(Items from a dataset)
* * * * * * *

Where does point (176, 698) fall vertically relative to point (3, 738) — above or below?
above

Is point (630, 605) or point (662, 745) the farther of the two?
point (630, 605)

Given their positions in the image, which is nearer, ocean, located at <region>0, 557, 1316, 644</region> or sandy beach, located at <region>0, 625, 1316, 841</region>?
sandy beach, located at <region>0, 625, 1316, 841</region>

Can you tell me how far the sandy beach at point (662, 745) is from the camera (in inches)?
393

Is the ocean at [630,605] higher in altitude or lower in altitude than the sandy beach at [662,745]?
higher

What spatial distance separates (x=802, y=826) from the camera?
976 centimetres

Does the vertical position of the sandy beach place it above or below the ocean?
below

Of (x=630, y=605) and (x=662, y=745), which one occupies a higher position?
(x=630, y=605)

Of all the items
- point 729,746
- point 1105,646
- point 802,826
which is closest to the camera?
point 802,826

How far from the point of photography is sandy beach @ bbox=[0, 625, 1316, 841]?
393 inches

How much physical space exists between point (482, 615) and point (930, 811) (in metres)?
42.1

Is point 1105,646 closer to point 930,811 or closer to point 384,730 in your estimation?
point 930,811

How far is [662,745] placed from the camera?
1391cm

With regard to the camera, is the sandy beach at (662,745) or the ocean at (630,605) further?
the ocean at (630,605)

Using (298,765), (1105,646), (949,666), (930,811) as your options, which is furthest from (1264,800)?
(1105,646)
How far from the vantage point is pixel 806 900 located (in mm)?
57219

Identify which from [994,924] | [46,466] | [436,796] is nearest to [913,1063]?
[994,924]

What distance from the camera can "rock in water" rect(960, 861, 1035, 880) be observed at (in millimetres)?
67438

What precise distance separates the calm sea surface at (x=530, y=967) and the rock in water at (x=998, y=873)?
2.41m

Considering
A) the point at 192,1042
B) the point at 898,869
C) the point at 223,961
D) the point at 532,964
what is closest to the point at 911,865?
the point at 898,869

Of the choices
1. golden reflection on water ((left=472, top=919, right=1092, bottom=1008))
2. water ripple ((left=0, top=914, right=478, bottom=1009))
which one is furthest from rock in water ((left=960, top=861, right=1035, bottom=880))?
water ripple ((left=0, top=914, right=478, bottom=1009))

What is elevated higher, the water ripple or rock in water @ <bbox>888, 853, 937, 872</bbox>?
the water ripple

* * * * * * *

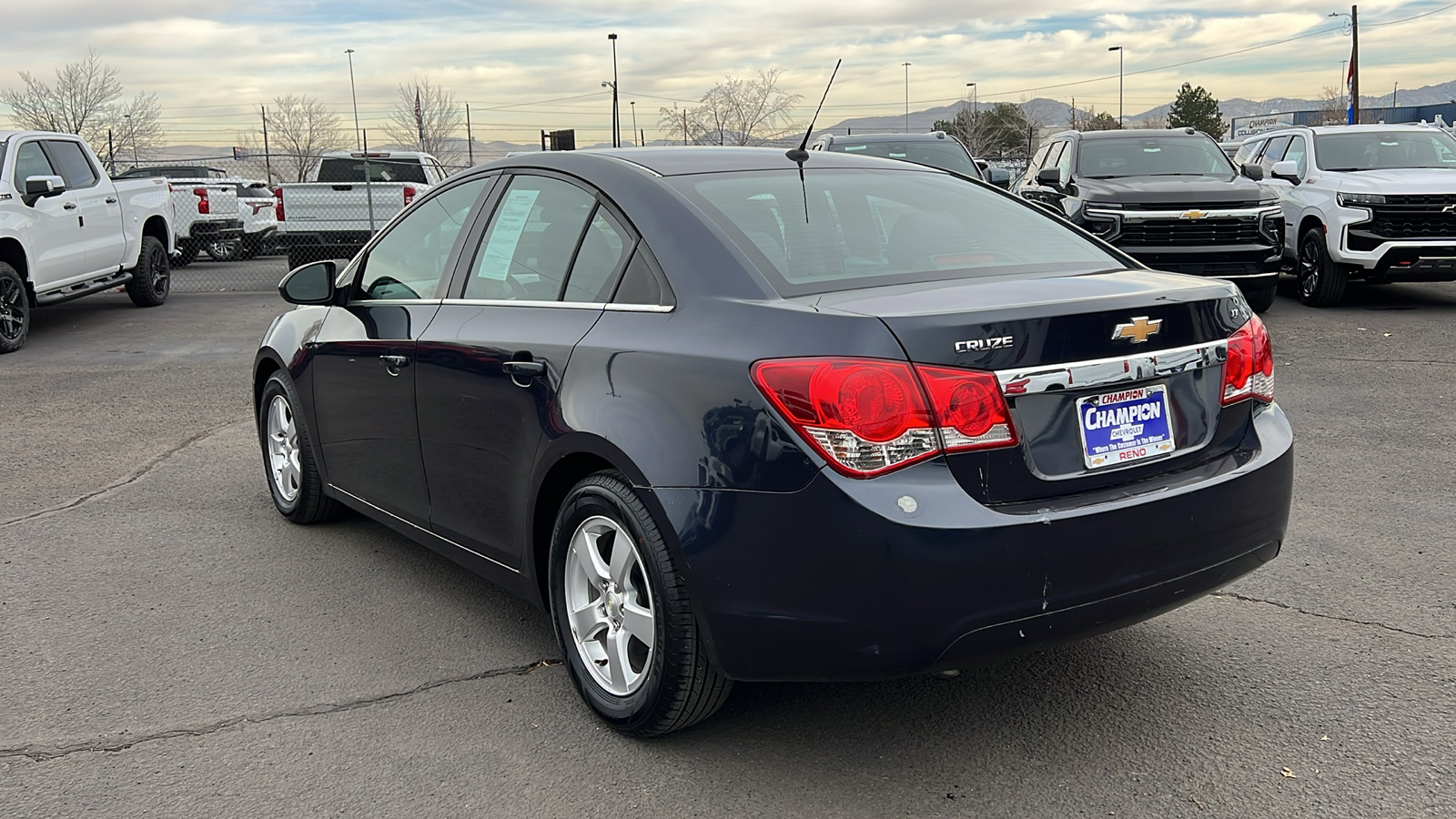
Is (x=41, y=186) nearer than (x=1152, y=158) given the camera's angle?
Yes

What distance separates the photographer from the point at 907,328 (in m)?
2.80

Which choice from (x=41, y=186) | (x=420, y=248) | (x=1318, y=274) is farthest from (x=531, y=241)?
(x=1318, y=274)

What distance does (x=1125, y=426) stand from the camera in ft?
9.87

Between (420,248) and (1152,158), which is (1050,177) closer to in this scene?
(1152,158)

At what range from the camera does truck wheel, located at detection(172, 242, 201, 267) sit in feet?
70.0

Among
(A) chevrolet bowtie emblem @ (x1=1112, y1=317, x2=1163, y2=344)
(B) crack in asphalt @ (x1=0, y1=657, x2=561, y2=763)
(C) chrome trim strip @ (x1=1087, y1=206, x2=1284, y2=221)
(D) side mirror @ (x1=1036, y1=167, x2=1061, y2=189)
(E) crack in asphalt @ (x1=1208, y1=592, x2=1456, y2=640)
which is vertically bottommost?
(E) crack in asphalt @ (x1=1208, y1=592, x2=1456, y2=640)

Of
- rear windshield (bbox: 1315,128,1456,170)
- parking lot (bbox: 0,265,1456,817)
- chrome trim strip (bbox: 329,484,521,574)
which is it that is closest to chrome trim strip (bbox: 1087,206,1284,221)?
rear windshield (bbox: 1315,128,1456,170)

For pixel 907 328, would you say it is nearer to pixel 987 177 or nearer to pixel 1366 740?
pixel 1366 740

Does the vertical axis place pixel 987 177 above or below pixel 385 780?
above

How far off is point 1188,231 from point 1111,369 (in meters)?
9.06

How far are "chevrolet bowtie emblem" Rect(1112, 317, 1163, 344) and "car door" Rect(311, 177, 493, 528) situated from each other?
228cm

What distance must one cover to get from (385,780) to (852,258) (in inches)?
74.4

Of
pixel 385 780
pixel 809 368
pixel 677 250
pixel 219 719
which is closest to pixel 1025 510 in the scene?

* * * * * * *

• [OBJECTIVE]: How many lines of the material above contain the word "vertically"? Reply with the number alone.

• [SOLVED EXERCISE]: 2